In August 1999, the Hamburg-based International Tribunal for the Law of the Sea issued an interim ruling calling on Japan to stop experimental fishing of southern bluefin tuna and slashing Japan's catch quota for 2000 by about 1,500 tons.

But a decision earlier this month by a Washington-based tribunal, which was established under the U.N. Convention on the Law of the Sea, nullified the ruling.

The Hamburg ruling also cut Japan's catch quota for 1999 by 711 tons, which Japan now has the right to claim.

"Japan has the right to the (1999) quota (lost under the ruling), but has yet to decide how to invoke it," an agency official said.

Japan's southern bluefin tuna catch quota is more than half the annual haul of 11,750 tons allowed under an agreement with Australia and New Zealand, which aims to conserve stocks of the endangered fish.

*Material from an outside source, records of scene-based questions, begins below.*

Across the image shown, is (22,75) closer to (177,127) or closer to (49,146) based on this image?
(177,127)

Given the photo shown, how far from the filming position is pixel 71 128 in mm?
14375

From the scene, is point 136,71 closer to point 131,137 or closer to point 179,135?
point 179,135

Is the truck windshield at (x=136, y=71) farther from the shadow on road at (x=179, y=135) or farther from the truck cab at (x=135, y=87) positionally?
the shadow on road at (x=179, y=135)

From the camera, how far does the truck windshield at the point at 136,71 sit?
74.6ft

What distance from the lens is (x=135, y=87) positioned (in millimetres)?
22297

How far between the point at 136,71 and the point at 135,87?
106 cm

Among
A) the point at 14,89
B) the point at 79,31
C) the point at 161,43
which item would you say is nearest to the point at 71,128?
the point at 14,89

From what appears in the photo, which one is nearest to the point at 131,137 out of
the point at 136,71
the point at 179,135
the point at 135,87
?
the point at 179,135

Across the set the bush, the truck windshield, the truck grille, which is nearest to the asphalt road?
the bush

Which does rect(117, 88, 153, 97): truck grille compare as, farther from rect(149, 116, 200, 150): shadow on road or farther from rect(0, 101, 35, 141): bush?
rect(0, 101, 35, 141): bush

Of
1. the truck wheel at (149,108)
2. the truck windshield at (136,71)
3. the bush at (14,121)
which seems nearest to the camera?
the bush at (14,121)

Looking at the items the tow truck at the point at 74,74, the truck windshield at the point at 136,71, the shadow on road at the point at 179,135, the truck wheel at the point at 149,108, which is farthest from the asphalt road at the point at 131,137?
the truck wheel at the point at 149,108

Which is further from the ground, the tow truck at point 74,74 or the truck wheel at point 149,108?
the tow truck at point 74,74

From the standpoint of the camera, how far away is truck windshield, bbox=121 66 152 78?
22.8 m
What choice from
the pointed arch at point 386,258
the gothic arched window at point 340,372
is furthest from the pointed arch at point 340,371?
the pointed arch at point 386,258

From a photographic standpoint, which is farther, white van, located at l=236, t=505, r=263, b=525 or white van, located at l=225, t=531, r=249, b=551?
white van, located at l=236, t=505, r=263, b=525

Japan has been seeking a separate quota for research fishing but has not attained an agreement, prompting it to conduct research fishing within its quota for commercial fishing.

Japan netted around 2,200 tons of the fish for research in 1999, which it says allows it to determine the size of southern bluefin tuna stocks. Conservationists, however, fear the bluefin is close to extinction due to overfishing.

Japan earlier this month began a month's fishing of southern bluefin in the Indian Ocean for research purposes with the aim of catching around 4 tons.